Further information and instructions will be published in the coming months. We aim to give businesses and individuals as much certainty as possible as soon as we can, and to ensure that any new requirements are not unduly burdensome.
Here is existing guidance on the export and import of hazardous chemicals from and into Europe under the PIC Regulation.
We also recommend reading the following technical notices:
- Regulating chemicals (REACH) if there’s no Brexit deal
- Regulating biocidal products if there’s no Brexit deal
- Regulating pesticides if there’s no Brexit deal
- Classifying, labelling and packaging chemicals if there’s no Brexit deal
- Control on Persistent Organic Pollutants if there’s no Brexit deal
- Control on mercury if there’s no Brexit deal
This notice is meant for guidance only. You should consider whether you need separate professional advice before making specific preparations.
It is part of the government’s ongoing programme of planning for all possible outcomes. We expect to negotiate a successful deal with the EU.

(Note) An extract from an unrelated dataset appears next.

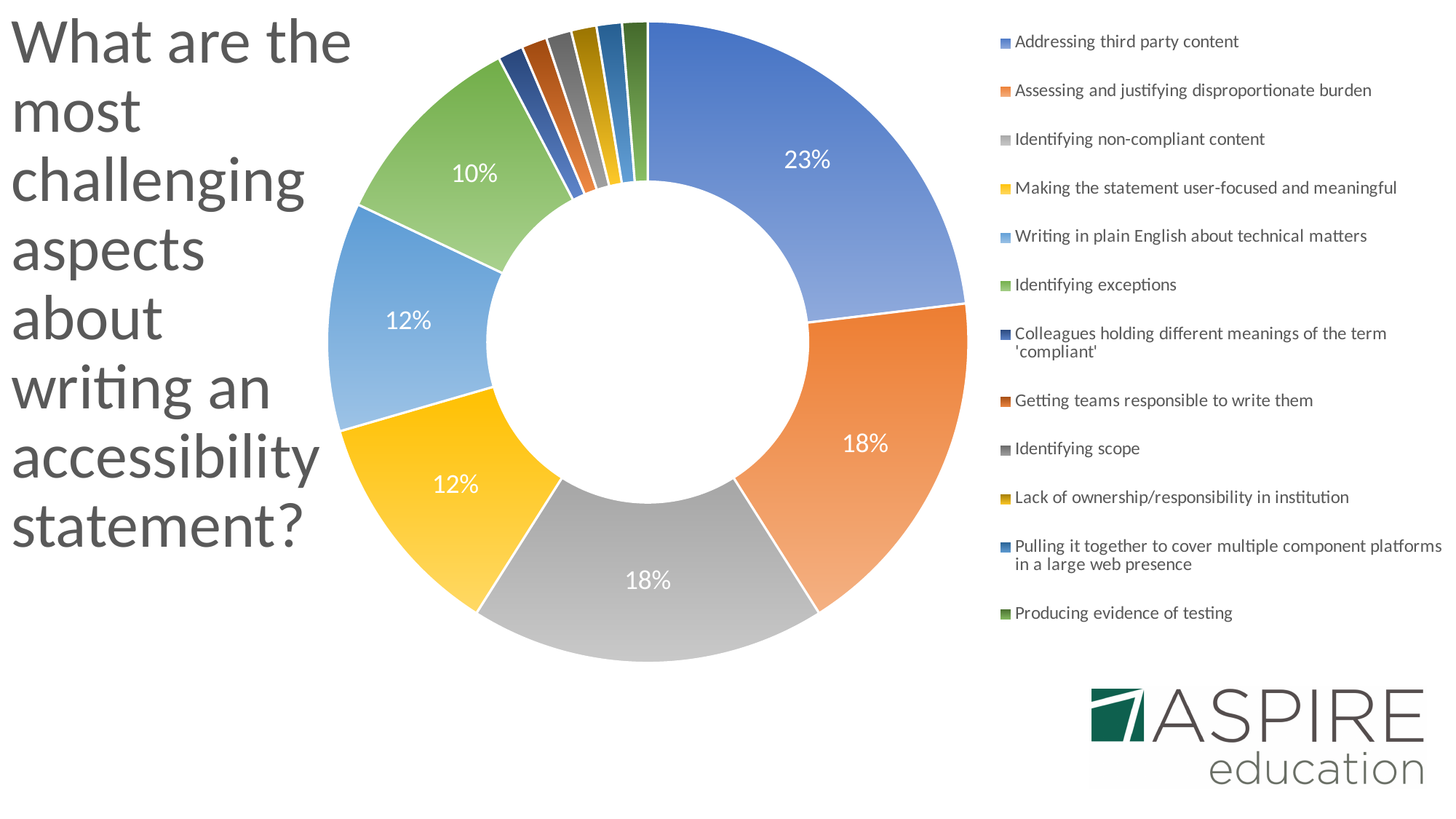
What kind of chart is shown on the slide? Doughnut (pie) chart What percentage is shown for 'Identifying non-compliant content'? 18% What percentage is shown for 'Writing in plain English about technical matters'? 12% What share of the chart is 'Addressing third party content'? 23% What percentage is shown for 'Assessing and justifying disproportionate burden'? 18% What percentage is shown for 'Identifying exceptions'? 10% What percentage is shown for 'Making the statement user-focused and meaningful'? 12% What is the difference in percentage points between 'Addressing third party content' and 'Identifying non-compliant content'? 5 What question does the slide title ask? What are the most challenging aspects about writing an accessibility statement? Which category has the largest share of the chart? Addressing third party content How many categories does the legend list? 12 Which is larger: the share for 'Identifying exceptions' or the share for 'Writing in plain English about technical matters'? Writing in plain English about technical matters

The UK government is clear that in this scenario we must respect our unique relationship with Ireland, with whom we share a land border and who are co-signatories of the Belfast Agreement. The UK government has consistently placed upholding the Agreement and its successors at the heart of our approach. It enshrines the consent principle on which Northern Ireland’s constitutional status rests. We recognise the basis it has provided for the deep economic and social cooperation on the island of Ireland. This includes North-South cooperation between Northern Ireland and Ireland, which we’re committed to protecting in line with the letter and spirit of Strand two of the Agreement.
The Irish government have indicated they would need to discuss arrangements in the event of no deal with the European Commission and EU Member States. The UK would stand ready in this scenario to engage constructively to meet our commitments and act in the best interests of the people of Northern Ireland, recognising the very significant challenges that the lack of a UK-EU legal agreement would pose in this unique and highly sensitive context.
It remains, though, the responsibility of the UK government, as the sovereign government in Northern Ireland, to continue preparations for the full range of potential outcomes, including no deal. As we do, and as decisions are made, we’ll take full account of the unique circumstances of Northern Ireland.
Norway, Iceland and Liechtenstein are party to the Agreement on the European Economic Area and participate in other EU arrangements. As such, in many areas, these countries adopt EU rules. Where this is the case, these technical notices may also apply to them, and EEA businesses and citizens should consider whether they need to take any steps to prepare for a ‘no deal’ scenario.